Flash flooding in East
...Chaguanas hit too
MASSIVE flash-flooding took Chaguanas, Curepe, St Augustine, Tunapuna and environs by surprise yesterday, following about two hours of heavy thunderstorms from mid-morning.
By the time the intermittent but intense showers cleared up around 2 p.m., the Caroni River and its tributaries were swollen and much of these areas were under water.
In Curepe, a few inches of water crossed the Southern Main Road at the junction of the Valsayn Intersection, causing traffic to back up across the Churchill Roosevelt Highway and heading south, back onto the Southern Main Road.
Off the Southern Main Road in Curepe, most of the major side-streets were severely flooded, with up to four feet of water in some areas, residents said after most of the water had subsided.
For close to an hour, teachers and pupils at the Curepe Government Primary School were marooned inside the building, the Express was later told.

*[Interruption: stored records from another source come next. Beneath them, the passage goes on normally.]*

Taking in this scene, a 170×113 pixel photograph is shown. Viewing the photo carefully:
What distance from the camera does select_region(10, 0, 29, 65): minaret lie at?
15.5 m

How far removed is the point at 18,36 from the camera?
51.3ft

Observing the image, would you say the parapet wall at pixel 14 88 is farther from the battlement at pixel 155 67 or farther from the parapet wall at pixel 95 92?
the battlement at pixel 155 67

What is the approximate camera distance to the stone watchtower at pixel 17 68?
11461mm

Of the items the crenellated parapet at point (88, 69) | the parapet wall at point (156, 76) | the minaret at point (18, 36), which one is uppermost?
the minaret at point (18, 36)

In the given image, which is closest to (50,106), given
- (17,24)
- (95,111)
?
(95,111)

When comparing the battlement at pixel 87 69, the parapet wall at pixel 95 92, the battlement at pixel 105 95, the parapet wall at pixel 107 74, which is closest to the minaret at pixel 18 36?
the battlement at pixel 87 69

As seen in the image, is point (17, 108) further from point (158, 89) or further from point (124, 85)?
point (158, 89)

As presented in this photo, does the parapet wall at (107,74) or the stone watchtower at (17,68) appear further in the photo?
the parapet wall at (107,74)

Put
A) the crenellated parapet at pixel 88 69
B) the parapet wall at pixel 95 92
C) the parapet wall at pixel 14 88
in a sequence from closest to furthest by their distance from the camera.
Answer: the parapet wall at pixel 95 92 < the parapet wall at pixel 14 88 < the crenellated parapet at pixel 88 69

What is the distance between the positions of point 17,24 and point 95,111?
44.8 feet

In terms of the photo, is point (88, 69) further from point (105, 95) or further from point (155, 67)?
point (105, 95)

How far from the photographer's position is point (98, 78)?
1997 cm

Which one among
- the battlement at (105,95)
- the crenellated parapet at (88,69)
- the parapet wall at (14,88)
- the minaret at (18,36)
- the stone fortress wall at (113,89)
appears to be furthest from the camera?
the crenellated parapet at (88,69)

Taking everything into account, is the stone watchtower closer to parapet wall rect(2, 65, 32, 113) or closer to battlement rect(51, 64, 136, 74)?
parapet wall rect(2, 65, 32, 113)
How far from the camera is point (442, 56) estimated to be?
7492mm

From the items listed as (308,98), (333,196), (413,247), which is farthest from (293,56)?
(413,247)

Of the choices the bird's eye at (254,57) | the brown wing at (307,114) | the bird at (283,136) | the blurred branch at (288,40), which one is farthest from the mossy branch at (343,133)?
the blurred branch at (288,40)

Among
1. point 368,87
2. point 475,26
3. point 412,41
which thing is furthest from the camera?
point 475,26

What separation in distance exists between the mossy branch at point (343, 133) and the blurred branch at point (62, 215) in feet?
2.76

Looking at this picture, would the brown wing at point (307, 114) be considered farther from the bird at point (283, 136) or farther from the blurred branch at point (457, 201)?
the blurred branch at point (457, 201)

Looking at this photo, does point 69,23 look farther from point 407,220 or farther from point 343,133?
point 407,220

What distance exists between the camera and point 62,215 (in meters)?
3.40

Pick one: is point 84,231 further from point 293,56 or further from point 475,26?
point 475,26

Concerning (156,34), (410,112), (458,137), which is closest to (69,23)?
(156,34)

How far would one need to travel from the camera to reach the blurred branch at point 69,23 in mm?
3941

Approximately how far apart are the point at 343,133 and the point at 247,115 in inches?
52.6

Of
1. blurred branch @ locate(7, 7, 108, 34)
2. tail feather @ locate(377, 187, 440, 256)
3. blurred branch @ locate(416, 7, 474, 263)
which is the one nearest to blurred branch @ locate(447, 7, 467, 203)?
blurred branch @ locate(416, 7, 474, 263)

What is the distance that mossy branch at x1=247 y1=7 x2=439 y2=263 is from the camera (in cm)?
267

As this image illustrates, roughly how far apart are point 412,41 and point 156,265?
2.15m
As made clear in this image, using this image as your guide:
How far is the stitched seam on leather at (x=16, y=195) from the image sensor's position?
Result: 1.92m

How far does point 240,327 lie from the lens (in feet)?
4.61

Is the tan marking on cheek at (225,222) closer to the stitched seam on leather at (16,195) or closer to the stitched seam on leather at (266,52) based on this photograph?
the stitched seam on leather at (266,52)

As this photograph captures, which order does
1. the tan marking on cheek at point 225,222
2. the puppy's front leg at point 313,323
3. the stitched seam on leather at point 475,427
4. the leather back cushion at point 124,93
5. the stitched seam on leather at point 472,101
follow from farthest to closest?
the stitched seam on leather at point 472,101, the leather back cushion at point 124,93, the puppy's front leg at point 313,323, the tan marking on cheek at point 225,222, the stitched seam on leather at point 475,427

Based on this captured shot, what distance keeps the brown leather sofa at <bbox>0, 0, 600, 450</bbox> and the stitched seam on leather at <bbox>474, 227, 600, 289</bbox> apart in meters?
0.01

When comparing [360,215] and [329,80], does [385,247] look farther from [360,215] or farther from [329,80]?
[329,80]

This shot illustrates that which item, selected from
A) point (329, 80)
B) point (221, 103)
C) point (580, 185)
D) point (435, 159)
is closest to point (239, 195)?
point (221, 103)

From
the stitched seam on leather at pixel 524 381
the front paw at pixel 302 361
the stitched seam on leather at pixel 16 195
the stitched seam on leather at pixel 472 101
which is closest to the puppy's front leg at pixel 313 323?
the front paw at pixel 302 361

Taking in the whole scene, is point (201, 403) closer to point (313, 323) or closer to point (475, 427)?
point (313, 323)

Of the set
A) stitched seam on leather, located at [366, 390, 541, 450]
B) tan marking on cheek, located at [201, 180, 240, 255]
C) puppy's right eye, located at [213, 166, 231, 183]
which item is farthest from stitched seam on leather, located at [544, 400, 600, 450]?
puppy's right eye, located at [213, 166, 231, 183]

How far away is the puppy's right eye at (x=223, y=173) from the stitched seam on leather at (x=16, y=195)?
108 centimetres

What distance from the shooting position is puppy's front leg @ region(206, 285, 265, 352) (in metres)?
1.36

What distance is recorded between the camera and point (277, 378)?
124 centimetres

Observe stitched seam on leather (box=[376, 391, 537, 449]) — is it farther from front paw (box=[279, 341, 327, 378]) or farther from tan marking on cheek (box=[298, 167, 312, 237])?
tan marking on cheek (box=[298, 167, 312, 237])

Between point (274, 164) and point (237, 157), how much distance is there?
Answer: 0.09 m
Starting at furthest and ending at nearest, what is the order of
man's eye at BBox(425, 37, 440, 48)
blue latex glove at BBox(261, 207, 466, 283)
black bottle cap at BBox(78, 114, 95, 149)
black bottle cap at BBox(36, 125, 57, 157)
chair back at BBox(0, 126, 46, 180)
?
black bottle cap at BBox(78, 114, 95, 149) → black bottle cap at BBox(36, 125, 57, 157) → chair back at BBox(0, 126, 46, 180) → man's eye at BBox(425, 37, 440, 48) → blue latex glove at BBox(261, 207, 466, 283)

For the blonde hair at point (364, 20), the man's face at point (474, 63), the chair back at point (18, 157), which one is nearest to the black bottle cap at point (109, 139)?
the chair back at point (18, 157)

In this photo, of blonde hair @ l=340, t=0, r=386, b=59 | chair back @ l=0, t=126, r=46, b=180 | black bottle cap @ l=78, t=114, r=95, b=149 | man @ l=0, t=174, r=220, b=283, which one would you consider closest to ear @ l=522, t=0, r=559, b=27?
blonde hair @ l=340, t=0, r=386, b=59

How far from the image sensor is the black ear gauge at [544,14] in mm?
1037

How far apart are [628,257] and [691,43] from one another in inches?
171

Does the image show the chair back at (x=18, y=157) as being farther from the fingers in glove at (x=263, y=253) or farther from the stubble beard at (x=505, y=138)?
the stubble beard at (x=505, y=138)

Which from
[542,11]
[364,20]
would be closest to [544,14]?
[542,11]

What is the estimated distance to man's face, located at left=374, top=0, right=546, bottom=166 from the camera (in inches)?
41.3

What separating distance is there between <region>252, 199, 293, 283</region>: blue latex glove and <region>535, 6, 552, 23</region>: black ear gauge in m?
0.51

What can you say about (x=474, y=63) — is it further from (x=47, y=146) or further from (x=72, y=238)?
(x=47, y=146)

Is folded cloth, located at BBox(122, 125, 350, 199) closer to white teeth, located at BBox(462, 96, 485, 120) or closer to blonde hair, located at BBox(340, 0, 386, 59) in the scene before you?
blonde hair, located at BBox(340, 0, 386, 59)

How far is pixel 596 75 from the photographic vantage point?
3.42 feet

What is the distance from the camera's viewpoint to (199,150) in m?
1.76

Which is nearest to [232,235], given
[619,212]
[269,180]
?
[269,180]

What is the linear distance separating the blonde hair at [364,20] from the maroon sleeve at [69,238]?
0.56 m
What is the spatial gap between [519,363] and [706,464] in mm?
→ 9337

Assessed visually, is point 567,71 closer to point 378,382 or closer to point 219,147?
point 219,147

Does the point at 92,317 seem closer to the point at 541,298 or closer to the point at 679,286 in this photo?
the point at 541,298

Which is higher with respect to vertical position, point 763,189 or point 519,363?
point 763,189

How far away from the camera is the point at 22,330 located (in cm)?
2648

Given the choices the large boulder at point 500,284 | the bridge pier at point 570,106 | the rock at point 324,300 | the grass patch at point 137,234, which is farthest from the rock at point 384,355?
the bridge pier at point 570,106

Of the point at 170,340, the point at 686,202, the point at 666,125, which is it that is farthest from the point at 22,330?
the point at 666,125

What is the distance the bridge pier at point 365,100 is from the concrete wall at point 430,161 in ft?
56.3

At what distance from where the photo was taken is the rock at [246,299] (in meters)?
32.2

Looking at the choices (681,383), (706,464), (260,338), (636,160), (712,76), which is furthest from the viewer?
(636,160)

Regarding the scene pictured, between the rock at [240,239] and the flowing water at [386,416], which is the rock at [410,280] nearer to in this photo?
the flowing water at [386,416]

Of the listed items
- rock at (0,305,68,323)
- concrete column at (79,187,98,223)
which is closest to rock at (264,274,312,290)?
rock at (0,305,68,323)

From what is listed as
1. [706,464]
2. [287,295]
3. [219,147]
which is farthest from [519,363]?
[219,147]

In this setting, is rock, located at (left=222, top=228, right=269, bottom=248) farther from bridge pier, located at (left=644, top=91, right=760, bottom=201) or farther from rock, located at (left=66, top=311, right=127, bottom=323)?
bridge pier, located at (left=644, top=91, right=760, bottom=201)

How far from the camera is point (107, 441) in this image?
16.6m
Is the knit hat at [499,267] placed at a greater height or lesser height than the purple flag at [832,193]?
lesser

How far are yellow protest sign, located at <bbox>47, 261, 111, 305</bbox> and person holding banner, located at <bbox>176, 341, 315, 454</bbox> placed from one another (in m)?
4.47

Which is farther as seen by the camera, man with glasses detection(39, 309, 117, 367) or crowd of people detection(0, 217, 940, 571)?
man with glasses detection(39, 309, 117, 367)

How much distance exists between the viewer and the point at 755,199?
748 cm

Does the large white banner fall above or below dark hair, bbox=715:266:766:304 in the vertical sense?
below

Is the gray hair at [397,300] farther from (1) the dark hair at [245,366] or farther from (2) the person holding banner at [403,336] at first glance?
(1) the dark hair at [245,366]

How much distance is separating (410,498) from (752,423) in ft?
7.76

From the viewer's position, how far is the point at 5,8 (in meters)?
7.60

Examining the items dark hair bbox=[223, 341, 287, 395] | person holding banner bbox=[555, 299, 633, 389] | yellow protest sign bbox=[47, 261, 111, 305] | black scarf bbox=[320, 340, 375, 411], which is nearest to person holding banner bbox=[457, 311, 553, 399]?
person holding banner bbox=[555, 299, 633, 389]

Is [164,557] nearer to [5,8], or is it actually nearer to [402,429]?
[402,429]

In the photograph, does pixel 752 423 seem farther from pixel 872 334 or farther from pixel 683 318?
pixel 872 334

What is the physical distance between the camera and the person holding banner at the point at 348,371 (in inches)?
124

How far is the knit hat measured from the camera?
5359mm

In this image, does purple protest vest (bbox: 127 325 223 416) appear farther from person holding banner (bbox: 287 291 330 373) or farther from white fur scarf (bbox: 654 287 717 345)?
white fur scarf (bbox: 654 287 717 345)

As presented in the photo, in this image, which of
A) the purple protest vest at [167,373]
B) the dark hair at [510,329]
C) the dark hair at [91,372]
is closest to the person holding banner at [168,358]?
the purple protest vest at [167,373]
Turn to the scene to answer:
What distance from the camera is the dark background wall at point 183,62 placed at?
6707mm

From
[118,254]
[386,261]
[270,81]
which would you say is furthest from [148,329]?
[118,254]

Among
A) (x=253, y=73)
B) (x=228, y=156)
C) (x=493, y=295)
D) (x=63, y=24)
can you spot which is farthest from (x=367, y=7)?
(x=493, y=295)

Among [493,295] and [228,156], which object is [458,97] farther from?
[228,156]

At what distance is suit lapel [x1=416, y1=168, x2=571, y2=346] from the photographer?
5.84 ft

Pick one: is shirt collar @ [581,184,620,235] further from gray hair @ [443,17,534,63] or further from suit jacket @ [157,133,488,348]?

Some residents saw their cars “floating” in the street with water up to the windows.
The filthy floodwaters invaded dozens of homes, many of which were locked up, their owners out to work, when the flooding occurred.
“My neighbour wasn’t home, we had to call him and tell him water looked like it went inside his house,” said one McInroy Street resident.
“We have had flooding on this side before, so I think a lot of people were prepared in that they don’t have appliances and so on the floor. But it looked like it was a bigger area this year that got water.”
The waters ran off quickly, however, leaving sludge and slime inches thick in yards, business places and on walls.
In St Augustine, the Eastern Main Road entrance of the University of the West Indies (UWI) went under water quickly, rendering it impassable to pedestrians for nearly a half hour.
On the Eastern Main Road, business people could be seen frantically sweeping their premises and checking for damage.
“This is the worst we had it for the last two years,” said Peter Dickson, an employee at an eating place.
“Luckily, we don’t store anything on the ground directly. What we will have to do now is spray the place this afternoon and tonight to keep out any vermin looking for refuge.”
In Tunapuna, the flooding appeared to be even worse, with rapidly rushing water overtaking the Main Road and most of the area on either side.
“This was the worst, we didn’t expect it this bad, just so,” said Sharon Cox, who runs a small roadside parlour.
The end of the flooding coincided with the start of rush hour, leading to hundreds of commuters crowding the various hubs and waiting for transport, with most of the taxis and maxi-taxis still stuck in traffic along the routes.
The Office of Disaster Preparedness and Management (ODPM) received distress calls from parts of East and South Trinidad, as far as Point Fortin, CEO, Dr Stephen Ramroop said yesterday.
The ODPM was also looking to coordinate clean-up efforts in the aftermath.
According to meteorologist Oscar Lovelle, speaking from the Trinidad and Tobago Meteorological Service in Piarco, yesterday’s intense thundershowers are unlikely to re-occur this week.
This country has been experiencing the typical rainy-season pattern of clear morning and midday showers but Lovelle said yesterday’s downpour was a result of moisture-laden winds converging over the island.
Piarco recorded 27 millilitres of rain after yesterday’s intense burst, Lovelle said, but a higher volume may have occurred in those areas that saw flooding.
“Tomorrow we are expecting a much better day,” Lovelle said, adding that while there will likely be intermittent showers in the same pattern, these are expected to be much lighter.
The same can be expected for the rest of the week, he said.